[Compito da svolgere]:
Come si traduce in inglese la frase del testo di partenza «L’uomo è coraggioso, appassionato e volonteroso, ma è precipitoso e incontenibilmente loquace.»?

Due amici che si vogliono bene, ma che hanno caratteri opposti: Renzi e Gentiloni
di Pier Luigi Leoni
La buffa vicenda della legge elettorale conferma, almeno finora, la mia impressione che si voterà, prima o poi, adattando al senato l’italicum castrato dalla Corte costituzionale. A conferma della invadenza della magistratura nel campo del potere legislativo, indebolito da un parlamento pletorico, complicato e inefficiente.
Comunque vada a finire, mi sconcerta, ma fino a un certo punto, la constatazione che Matteo Renzi, anche in questa vicenda, perda tutte le occasioni per stare zitto. L’uomo è coraggioso, appassionato e volonteroso, ma è precipitoso e incontenibilmente loquace. Si sbarazzò con una certa brutalità del floscio Enrico Letta.

[Voci fornite]:

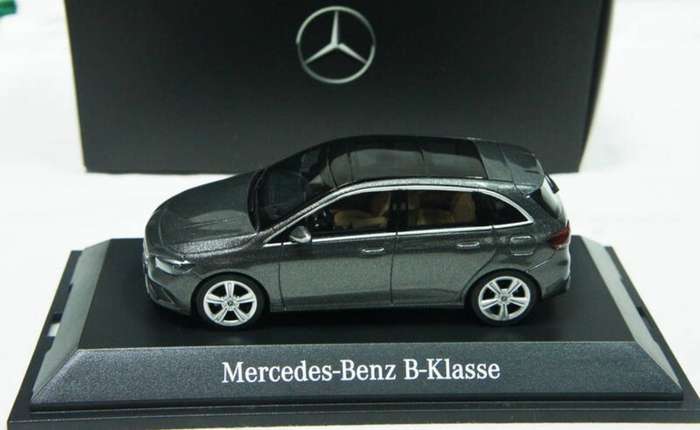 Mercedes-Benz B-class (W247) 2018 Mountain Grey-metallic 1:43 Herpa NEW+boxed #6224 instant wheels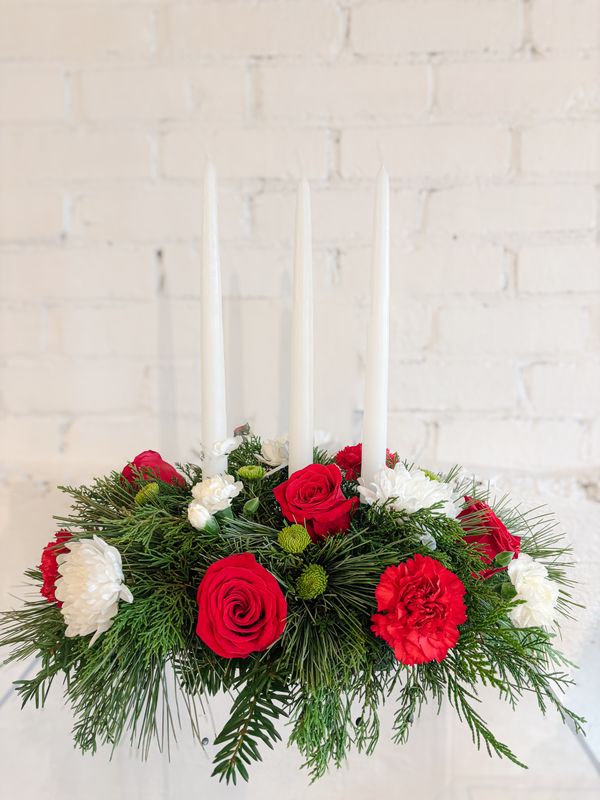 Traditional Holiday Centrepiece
--
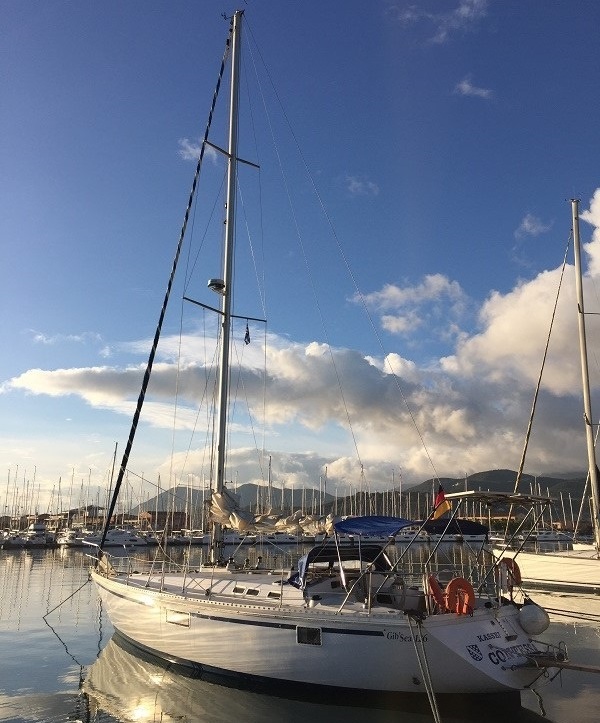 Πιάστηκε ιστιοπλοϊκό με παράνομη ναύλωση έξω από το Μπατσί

[Sezione risposta]:
The man is brave, passionate, and willing, but he is hasty and irrepressibly talkative.